**WORK ORDER**
From the baseball season preview below, reproduce verbatim the part that opens with the words containing "It's not that" and closes with "home run record.".

**EXCERPTED PASSAGE**
>>>

Yeah, I'm just declaring that, OK?
It's not that I think the juicers have stopped juicing to any significant degree, but it does feel like the worst of the hysteria is passing. Maybe it's the absence, for now, of Barry Bonds and all the hanky twisting over his breaking Hank Aaron's career home run record.
Roger Clemens, who only recently became a drug pariah, is also absent. Clemens doesn't appear likely to return. Bonds will be back when some team is willing to trade some rough P.R. for a big bat with an eye to the postseason and maybe it'll all start again.
Management and the players union are adjusting the testing program again and Congress is still stomping its feet around, but the season just seems to be getting underway without all that lamentation about the game being ruined and the children not being thought of.
Also, I'm off the juice myself, which explains why this season preview is appearing after the start of the season. We'll call it the midseason season preview. I admit it: I'm cheating. I already have some insights that fellow prognosticators didn't have in the preseason. For example, the Boston Red Sox and Oakland A's are both looking like .500 teams so far.
It's just something I'm doing once. Actually twice, because this is the first of two parts. But I really regret it.
Following recent habit, we'll start with the National League and move on to the big stuff Wednesday. And as always, we travel west to east.
2007 finish: Arizona, Colorado (wild card), San Diego (tie), Los Angeles, San Francisco (Note: Colorado beat San Diego in a wild-card playoff game)
Let's get the easy part out of the way: The Giants are going to be terrible. Their steadfast refusal to rebuild while Bonds was on the payroll has left them with an old, bad team and almost nobody in the farm system. Even with talented young pitchers Tim Lincecum and Matt Cain, they could lose 100.

<<<

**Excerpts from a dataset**
>>>

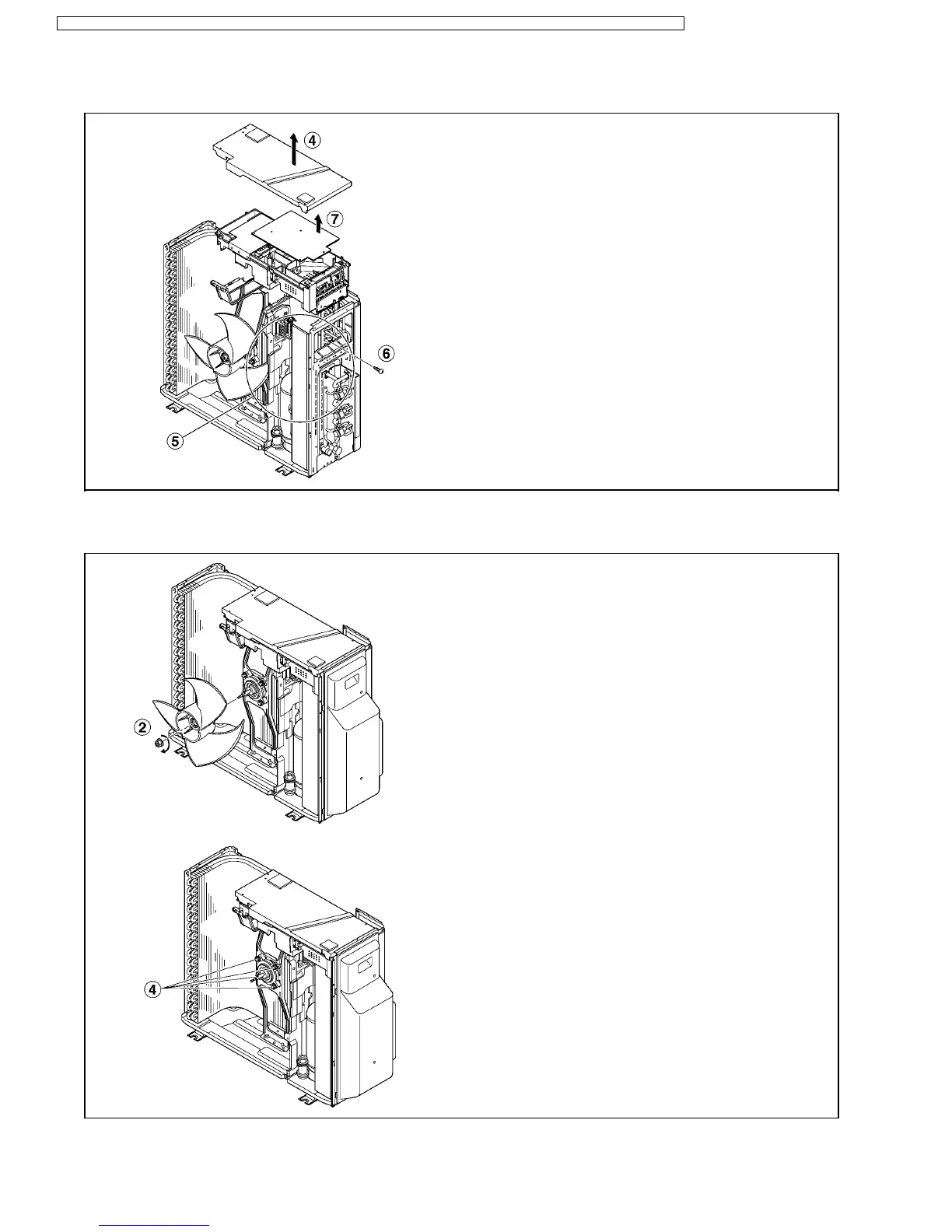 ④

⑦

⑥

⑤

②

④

<<<
>>>

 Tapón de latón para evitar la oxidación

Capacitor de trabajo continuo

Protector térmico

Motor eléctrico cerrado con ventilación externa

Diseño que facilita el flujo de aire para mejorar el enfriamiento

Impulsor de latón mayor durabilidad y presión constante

<<<

**ANSWER TO THE EXERCISE**
It's not that I think the juicers have stopped juicing to any significant degree, but it does feel like the worst of the hysteria is passing. Maybe it's the absence, for now, of Barry Bonds and all the hanky twisting over his breaking Hank Aaron's career home run record.